They ~ the helping agencies and the school systems made sure to treat me like I was a nothing. The nuances of that are more significant in shaping a person’s life than anyone is speaking of. Which is why I’m speaking of it.
Single moms are targets.
We treat our most vulnerable citizens as if they are a dirty secret.
We tell them to their face that they have no value.
We, the people of these United States of America are just awful to those who need our kindness and respect more than anyone else.
Saying it out loud isn’t going to change it overnight. Entire paradigms will have to change.
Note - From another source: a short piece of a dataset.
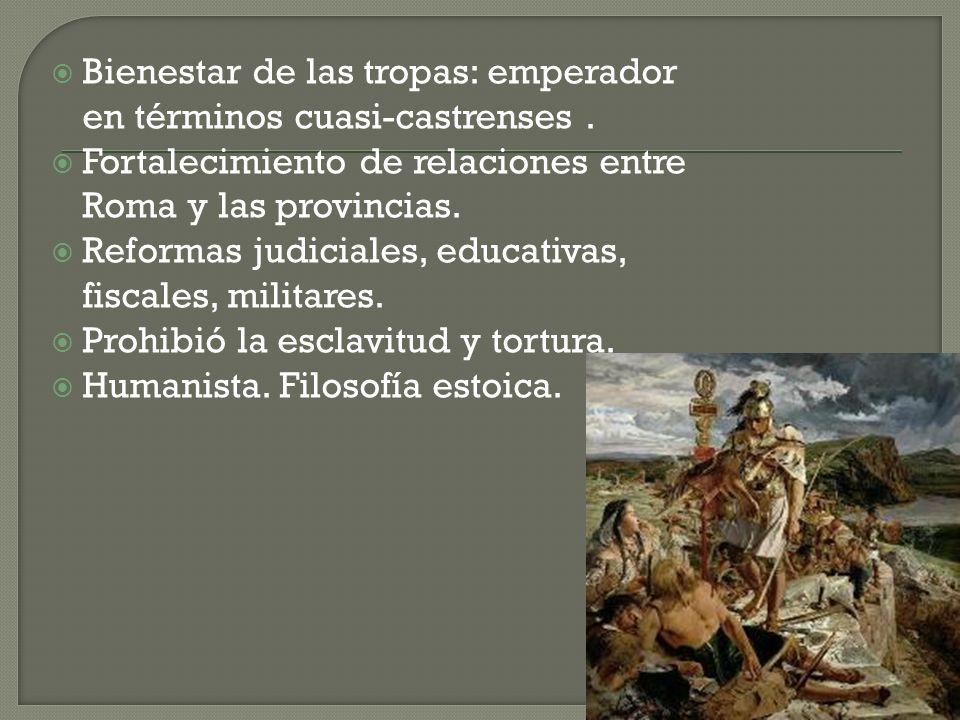 Bienestar de las tropas: emperador en términos cuasi-castrenses .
We craft glowing websites and brag worthy posters. Our leaders of the agencies boast about the statistical data they collect. They get a photo shoot at a soup kitchen and those middle managers who are there to guide the financially fragile toward enlightenment ~ well, at least a rung or two up Maslow’s ladder at the very least.
That rarely happens. At least it did in the Northeast. I suspect it, like everything else, is vastly different in the South where I am currently parking my feet.
There are really good people who want to help others. I worked with some of the nicest people in my last job who genuinely cared about the world. I was told by management not to build friendships with them. (Red flag).
There was a lot broken, but when people want to hold on to their very comfortable jobs, in spite of some of their actions, they will do anything to protect their own investments. Even if it means tossing someone else under the bus.
Shit girl, ~ I hate to tell you this but ~ all that devaluing that happened during my tenure as a solo parent ~ while also earning one stupid graduate degree after another. It didn’t hurt me. It built me.
It turned me into a titan of collecting data, noticing the systems and most of all, building up grit that no gentrified researcher could possibly acquire from sending out Survey Monkey surveys to ten thousand people.
Do you want to know how to fix the world? Let the world go ~ let it do what it’ll do ~ don’t cling to wanting to change it. Instead, it will end up changing you.
Researchers ~ Move into the world. Get in there. Don’t give yourself an easy out by spending one lunch time, then going home to your easy life. Go live there. For a while. Spend time on the ground, learning first hand what it FEELS like to be quickly dismissed by people who deem you unworthy of respect or dignity.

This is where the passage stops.